Though we don’t know exactly when Paul Gauguin created this self-portrait, in its background you can see the details of the painting "Ondine (In the Waves)", painted in 1889. This suggests that the artist created his self-portrait after completing the painting of the seductive red-haired mermaid, but experts still differ in their assessments. Some of them believe that the portrait was created in 1893, when the artist returned from his first trip to Tahiti.

This assumption is not groundless. In this self-portrait he depicted himself as a sad and disappointed man whose earthy-coloured face sharply contrasted with the bright background. In 1893, returning to France, the artist brought along his best paintings of idyllic landscapes and beautiful native women. Gauguin was confident of his future triumph, but the homeland met him unfriendly. The exhibition of paintings Gauguin had high hopes for, appeared to be a failure: journalists and critics used abusive language and derogatory epithets towards the artist and his works. To make things still worse, Gauguin's wife refused to talk to him and put him out of the house.
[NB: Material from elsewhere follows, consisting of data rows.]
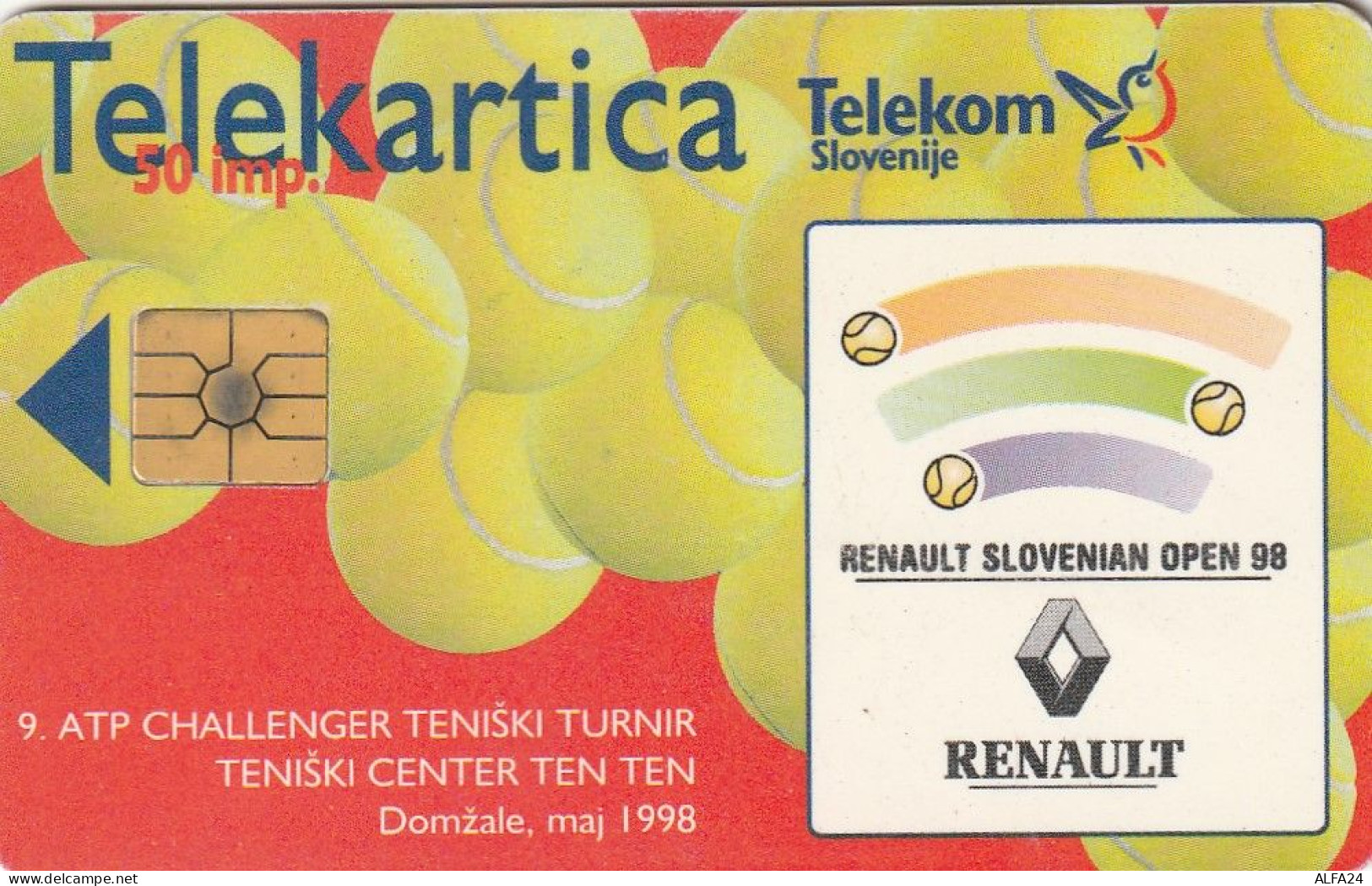 PHONE CARD SLOVENIA (E33.29.1 - Slovénie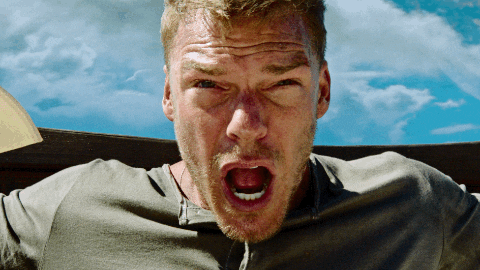 syfy giphyupload scream pain arthur GIF
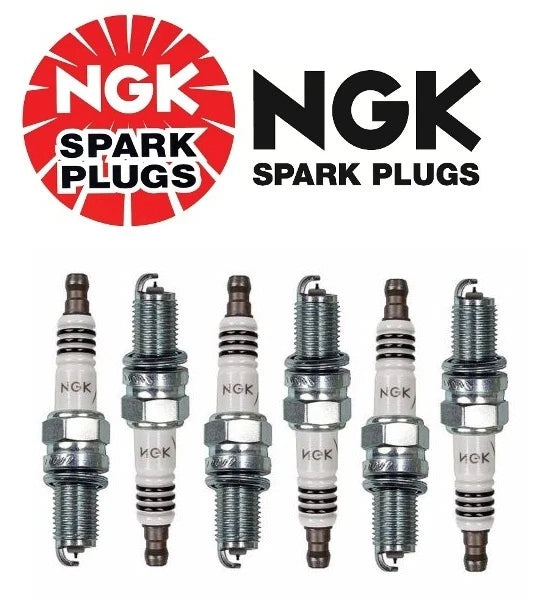Set of 6 Spark Plugs NGK Iridium IX for BMW E46 M3 E36 Z4 Lamborghini Diablo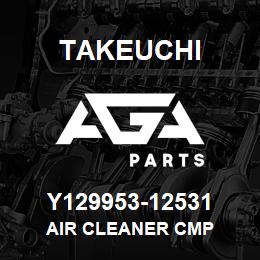 Y129953-12531 Takeuchi AIR CLEANER CMP | AGA Parts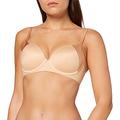 Triumph Women's Body Make-up Soft Touch Wp Ex Full Cup Full Coverage Bra, Beige, 36B (Manufacturer Size: 80B)
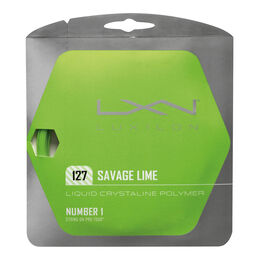 Tenisové Struny Luxilon Savage Lime 12,2m grün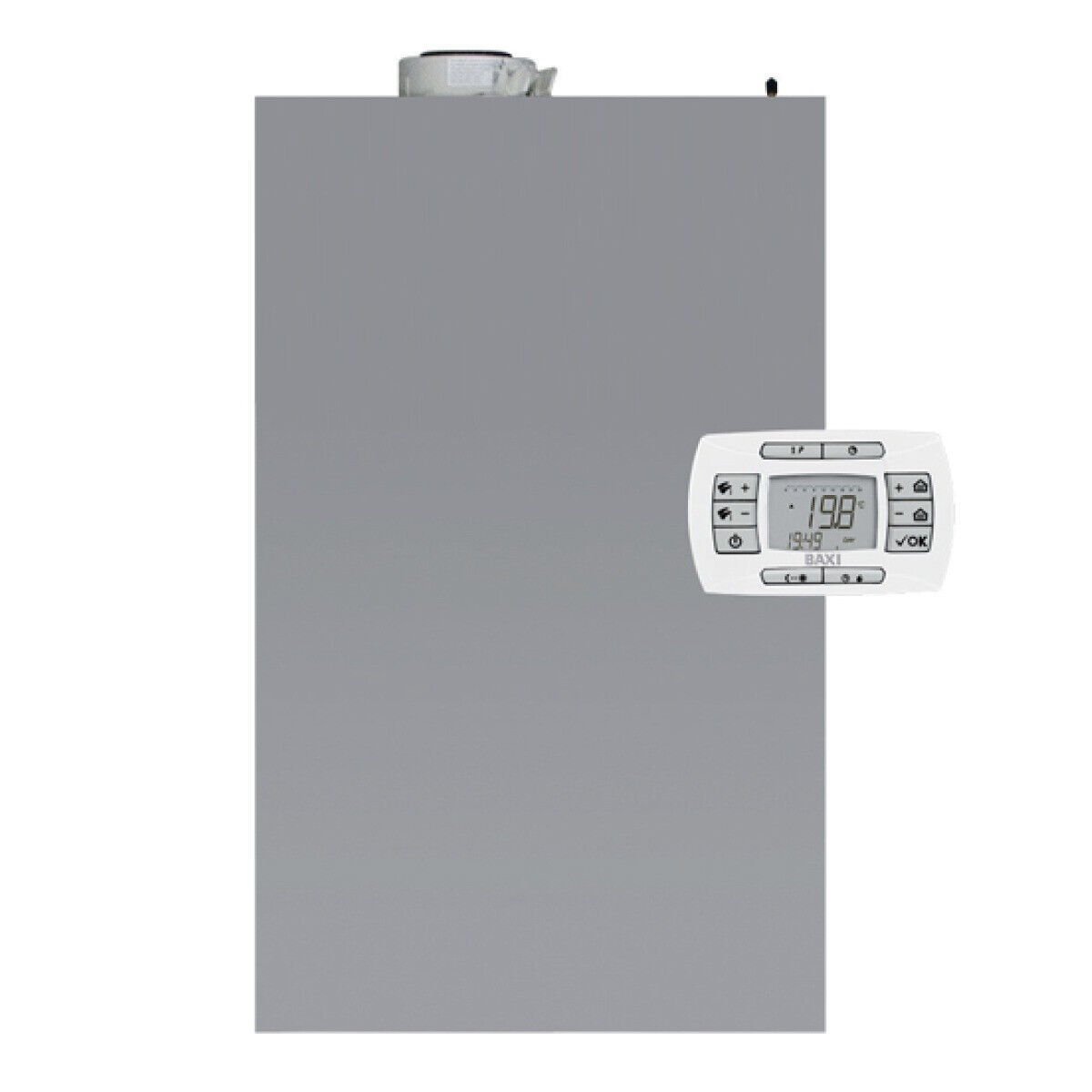 CALDAIA BAXI CONDENSAZIONE LUNA AIR 24 KW METANO - GPL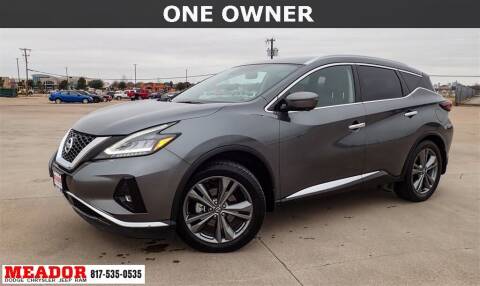 2019 Nissan Murano for sale at Meador Dodge Chrysler Jeep RAM in Fort Worth TX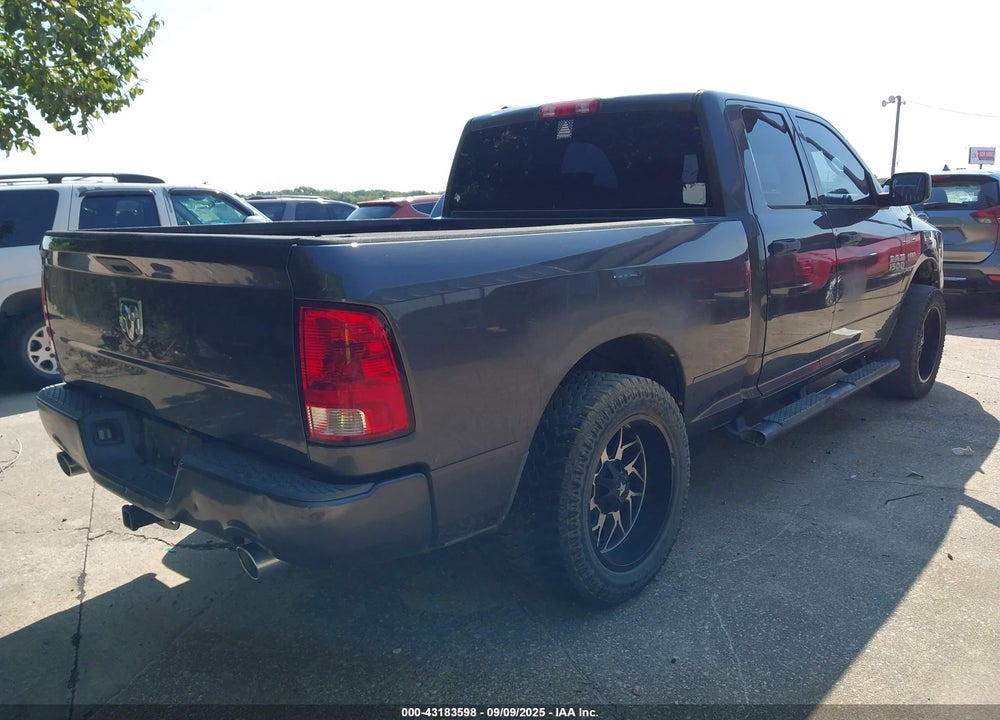 2014 RAM 1500 VIN: 1C6RR6FT3ES336391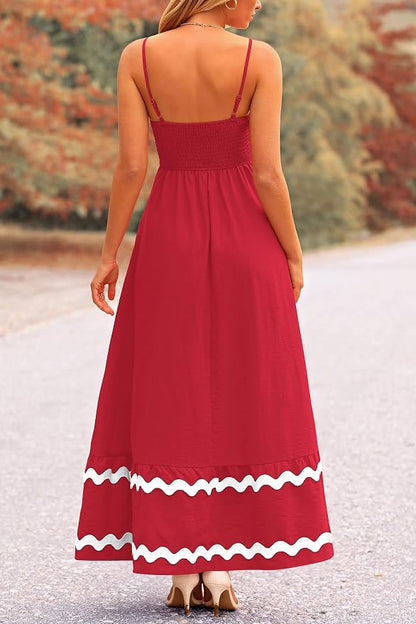 Robe Longue Bohème Femme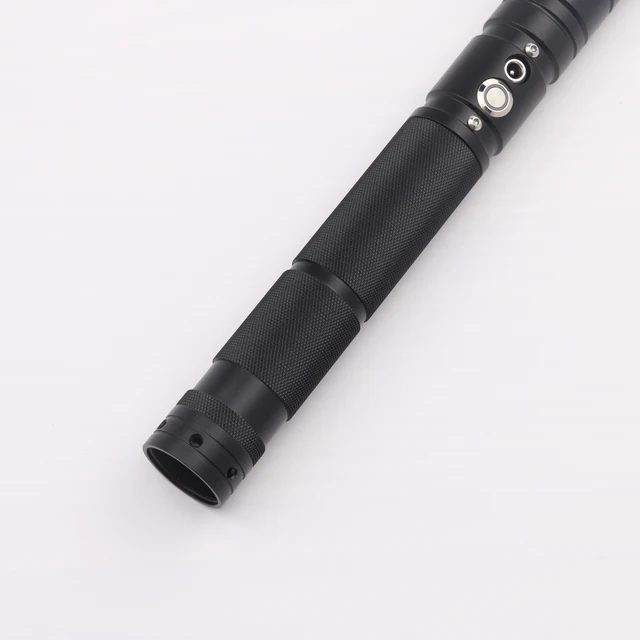 SaberFeast Hilt for RGB Lightsaber Parts 1 Inch Metal Laser Saber Handle DIY Accessories Dueling Empty Grip Halloween-GP002 5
Insulted and humiliated, the artist left France for good and lived the rest of his life on his favourite islands.

What makes this painting even more interesting is that its composition and mood are similar to those of the last self-portrait of Gauguin, created shortly before his death in 1903. In both paintings one can feel the artist's fatigue from life and disappointment in it (or, probably, in himself). But if in the first work Gauguin still plays with the public, giving his appearance a favourite filibuster infernality, the last portrait has nothing to do with the image of the rebel.

During his life, Paul Gauguin produced dozens of self-portraits, most of which reflected and supplemented his ideas about himself as a "savage," a man from another world, a man of quite a different breed. In some of his works the artist goes even further: he lent his own features to the face of Christ in the Garden of Gethsemane, and later he would paint a self-portrait with the halo. Almost each of his self-portraits seems to throw the viewers a challenge and invites them to play the game without rules.